• [WORK INSTRUCTIONS]:
1. Answer these questions using the abstract below on perovskite-electrode interfaces:
(a) What time resolution does the abstract give for standard KPFM?
(b) Which measurement is used to explore the nature of the electrochemical phenomena at the metal-OHIP interfaces?
(c) At which facility was materials characterization conducted?
2. Decide whether each statement agrees with the abstract below on perovskite-electrode interfaces:
(a) G-KPFM has been shown to give a time resolution of about 10s of microseconds.
(b) The MAPbBr3 devices studied have lateral silver electrodes.
(c) Ionic and electrochemical phenomena are described as always fully reversible.

• [DOCUMENT SEGMENT]:
☆ ☆ ☆ ☆
Proceedings of nanoGe Fall Meeting19 (NFM19)
DOI: https://doi.org/10.29363/nanoge.nfm.2019.087
Publication date: 18th July 2019
Beyond the admirable photovoltaic properties, the unique opto-electrical properties of organic-inorganic halide perovskite (OIHP) combined with their relatively low-cost production, have made this class of materials a great candidate in photodetectors1, LEDs2, and radiation sensors3. Key to optimization of these applications is the understanding of the fundamental physical and chemical processes at the electrode interface4, 5, 6. Charge injection at electrode-OIHPs interface may induce interfacial trapped states and recombination regions leading to unfavorable effect on charge collection efficiency,7, 8 induce electrochemical reactions and result in interfacial degradation4, 8. The latter can be pure- metal-OIHP process, or additionally mediated by the presence of environment at the triple-phase boundaries.5, 9
The lack of understanding stems largely from the lack of appropriate tools to capture the electrochemical dynamics on the length scales of the local inhomogeneities and time scales over which the coupled dynamics take place. Here, we implemented Kelvin probe force microscopy (KPFM) for probing charge dynamics at electrode-OIHPs interface on time scales from minutes to seconds (KPFM), milliseconds (time resolved (tr-) KPFM) and microseconds (G-KPFM) to explore the spatial and temporal charge dynamics at MAPbBr3 devices as a model system. KPFM provides a nanoscale profile of device potential as a function of time during application of an external stimuli (light and bias). This allows us to gain insight into the temporal dynamics at the electrode- OIHPs interface activated by electric field. Indeed, the multimodal KPFM is a complementary measurement to the impedance spectroscopy as the impedance provides information on the relaxation process in frequency domain while KPFM provide information on the local relaxation phenomena in time domain.
Unlike electronic processes, the ionic and electrochemical phenomena can be semi- or non-reversible and highly non-linear. Although evidence of ion migration by KPFM has been reported previously10, 11, standard KPFM is not well-suited to explore time dependent phenomena due to the limited time resolution (~1 sec) of the approach. Therefore, we employ time resolved (tr-) and ultrafast (G-mode) KPFM to directly probe the dynamic spatio-temporal behavior of the in-operandi device. G-KPFM has previously been shown to provide ~10s µs time resolution with 10s nm spatial resolution, making it a suitable approach for detecting and separating field induced fast transport processes12, 13.
The nature of the electrochemical phenomena at the metal-OHIP interfaces is explored via the in-situ time of flight secondary ion mass spectrometry (ToF – SIMS) measurements. We explore the changes of the ionic concentrations along the surface of the laterally electrode structure under applied bias, identifying the nature of the mobile ionic carriers and their bias responses. The changes in the responses in the presence of illumination are further elucidated.
The results demonstrate an interplay of several phenomena, including charge injection, recombination and ion migration, leading to an unbalanced charge dynamic in MAPbBr3-Au interface under forward and reverse biases, explaining the origin of the current-voltage hysteresis in these devices. We contrast the bias assisted charge dynamics under both illuminated and dark conditions. Our multimodal time scale KPFM measurements reveal that the charge transport behavior in hybrid perovskites are light, bias and environmental dependent providing a comprehensive picture of overall carrier dynamics and interface properties in MAPbBr3 perovskites with lateral Au electrodes.
Materials characterization was conducted at the Center for Nanophase Materials Sciences, which is a DOE Office of Science User Facility. This material is based upon work supported by the U.S. Department of Homeland Security under grant no. 2016-DN-077-ARI01.
☆ ☆ ☆ ☆
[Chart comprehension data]
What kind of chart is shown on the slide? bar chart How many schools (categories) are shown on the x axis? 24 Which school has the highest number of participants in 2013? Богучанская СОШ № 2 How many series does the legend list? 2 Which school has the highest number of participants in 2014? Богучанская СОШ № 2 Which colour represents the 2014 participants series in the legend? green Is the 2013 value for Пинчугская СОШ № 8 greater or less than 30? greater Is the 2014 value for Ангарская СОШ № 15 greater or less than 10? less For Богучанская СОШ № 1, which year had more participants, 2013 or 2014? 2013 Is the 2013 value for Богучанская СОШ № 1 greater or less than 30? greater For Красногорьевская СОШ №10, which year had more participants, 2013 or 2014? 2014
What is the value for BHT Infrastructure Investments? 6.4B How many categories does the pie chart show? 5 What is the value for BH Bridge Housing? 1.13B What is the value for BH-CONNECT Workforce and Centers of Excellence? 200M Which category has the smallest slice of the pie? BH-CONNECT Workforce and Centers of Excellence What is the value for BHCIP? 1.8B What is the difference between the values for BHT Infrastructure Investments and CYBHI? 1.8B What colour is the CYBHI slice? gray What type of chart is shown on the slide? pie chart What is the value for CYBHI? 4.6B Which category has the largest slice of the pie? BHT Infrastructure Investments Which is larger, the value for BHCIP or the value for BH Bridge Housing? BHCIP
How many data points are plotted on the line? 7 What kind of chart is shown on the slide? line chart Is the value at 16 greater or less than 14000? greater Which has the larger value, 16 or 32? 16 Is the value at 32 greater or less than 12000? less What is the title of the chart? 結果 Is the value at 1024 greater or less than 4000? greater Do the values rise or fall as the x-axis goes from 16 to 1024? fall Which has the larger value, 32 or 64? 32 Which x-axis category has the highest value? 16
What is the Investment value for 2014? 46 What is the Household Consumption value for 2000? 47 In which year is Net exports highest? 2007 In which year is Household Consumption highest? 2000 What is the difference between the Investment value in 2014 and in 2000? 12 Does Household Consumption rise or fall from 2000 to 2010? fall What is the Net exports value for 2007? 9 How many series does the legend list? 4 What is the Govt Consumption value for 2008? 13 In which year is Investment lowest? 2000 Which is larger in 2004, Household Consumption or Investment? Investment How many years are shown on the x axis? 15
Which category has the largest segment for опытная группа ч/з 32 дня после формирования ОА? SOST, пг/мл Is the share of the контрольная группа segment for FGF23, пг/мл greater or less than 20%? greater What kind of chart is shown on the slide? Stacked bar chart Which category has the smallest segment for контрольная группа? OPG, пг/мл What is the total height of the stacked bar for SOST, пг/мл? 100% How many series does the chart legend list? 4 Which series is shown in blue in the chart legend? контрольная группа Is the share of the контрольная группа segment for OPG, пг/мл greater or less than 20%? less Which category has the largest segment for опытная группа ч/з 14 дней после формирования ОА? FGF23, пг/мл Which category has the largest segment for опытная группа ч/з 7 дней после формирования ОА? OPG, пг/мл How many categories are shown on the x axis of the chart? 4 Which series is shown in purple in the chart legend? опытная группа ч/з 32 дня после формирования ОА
☆ ☆ ☆ ☆
• [LIST OF ANSWERS]:
1.
(a) About 1 second (~1 sec).
(b) In-situ time of flight secondary ion mass spectrometry (ToF – SIMS).
(c) The Center for Nanophase Materials Sciences, a DOE Office of Science User Facility.

2.
(a) Yes: "G-KPFM has previously been shown to provide ~10s µs time resolution with 10s nm spatial resolution"
(b) No: "MAPbBr3 perovskites with lateral Au electrodes"
(c) No: "the ionic and electrochemical phenomena can be semi- or non-reversible and highly non-linear"